Nel frattempo, l’interesse è stato seguito da Damien Comolli e Marco Ottolini, che hanno fatto avanzare l’idea di un accordo con il club di riferimento, ma il profilo non ha accolto la proposta presentata. La serata conclusiva ha evidenziato una fase offensiva dinamica, con la squadra capace di mettere a referto tre reti contro l’avversario di turno.

In parallelo, Luciano Spalletti ha elogiato Jonathan David per la sua prestazione, pur ribadendo la necessità di un centravanti puro in grado di agire da terminale di profondità e da riferimento fisico sotto porta. Il tema rimane centrale nel dibattito interno e nelle valutazioni della dirigenza.

attacco juventus: contesto delle trattative e profili in valutazione

Secondo fonti sportive, potrebbero riemergere contatti per due profili provenienti dalla Premier League. La stampa rosa indica che la Juventus potrebbe riaffrontare l’opzione Zirkzee e l’ipotesi Chiesa, entrambi profili che hanno già incrociato l’interesse del club in passato.

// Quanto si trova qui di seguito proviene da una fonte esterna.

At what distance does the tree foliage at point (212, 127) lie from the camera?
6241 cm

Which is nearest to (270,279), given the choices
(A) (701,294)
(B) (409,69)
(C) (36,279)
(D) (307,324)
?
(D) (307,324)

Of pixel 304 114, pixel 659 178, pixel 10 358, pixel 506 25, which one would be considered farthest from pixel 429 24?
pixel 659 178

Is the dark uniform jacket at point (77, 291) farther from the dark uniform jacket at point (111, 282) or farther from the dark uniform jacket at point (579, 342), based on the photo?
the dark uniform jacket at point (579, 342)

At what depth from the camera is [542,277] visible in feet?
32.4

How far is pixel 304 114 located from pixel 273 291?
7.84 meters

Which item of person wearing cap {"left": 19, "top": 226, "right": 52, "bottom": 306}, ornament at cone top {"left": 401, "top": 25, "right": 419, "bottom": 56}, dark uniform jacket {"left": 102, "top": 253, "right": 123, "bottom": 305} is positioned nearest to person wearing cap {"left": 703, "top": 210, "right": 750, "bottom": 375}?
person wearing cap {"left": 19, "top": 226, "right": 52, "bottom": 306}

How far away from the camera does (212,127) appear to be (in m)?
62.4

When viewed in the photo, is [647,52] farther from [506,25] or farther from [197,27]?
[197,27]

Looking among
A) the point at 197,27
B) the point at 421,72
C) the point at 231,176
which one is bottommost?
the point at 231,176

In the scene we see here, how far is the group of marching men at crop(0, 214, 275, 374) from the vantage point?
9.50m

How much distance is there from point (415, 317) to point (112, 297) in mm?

Lo scenario riguarda Zirkzee, da tempo parte del dossier juventino: il talento olandese era stato monitorato già nella stagione estiva 2024, quando era stato associato all’operazione, ma finora ha trovato poco spazio in Premier League. Attualmente la situazione di minutaggio resta critica e potrebbe aprire a una cessione in caso di offerta adeguata.

Per quanto riguarda Chiesa, la sua storia con la società è ben nota, con esperienze dall’estero e un legame consolidato nel recente passato. È stato riportato come possibile ritorno, ma non sono stati raggiunti accordi economici né formule specifiche tra le parti. Sul piano tattico, Chiesa viene considerato più come esterno offensivo che come prima punta, offrendo alternative al reparto esterno e fungendo da supporto a eventuali lineup offensivi alternativi, inclusa la possibilità di accompagnare Kenan Yildiz in un ruolo meno centravanti.

attacco juventus: valutazioni sul profilo e sulle esigenze tecniche

La discussione guidata dai responsabili tecnici si concentra sulla necessità di un profilo in grado di dare leadership all’interno dell’area di rigore e di garantire continuità realizzativa in differenti contesti tattici. Il confronto tra le opzioni resta aperto, con una preferenza per soluzioni che offrano flessibilità in grado di integrarsi con le caratteristiche dei compagni di reparto e con i movimenti di Kenan Yildiz, senza rinunciare alle condizioni di mercato favorevoli.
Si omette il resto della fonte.